§ **Description of the task**: Write out all the material verbatim, line by line.

== Segment start ==

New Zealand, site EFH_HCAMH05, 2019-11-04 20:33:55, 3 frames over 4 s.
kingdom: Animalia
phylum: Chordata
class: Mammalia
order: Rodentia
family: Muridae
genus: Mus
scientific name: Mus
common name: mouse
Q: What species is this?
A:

== Segment end ==

§ **Result of the task**:
New Zealand, site EFH_HCAMH05, 2019-11-04 20:33:55, 3 frames over 4 s.
kingdom: Animalia
phylum: Chordata
class: Mammalia
order: Rodentia
family: Muridae
genus: Mus
scientific name: Mus
common name: mouse
Q: What species is this?
A:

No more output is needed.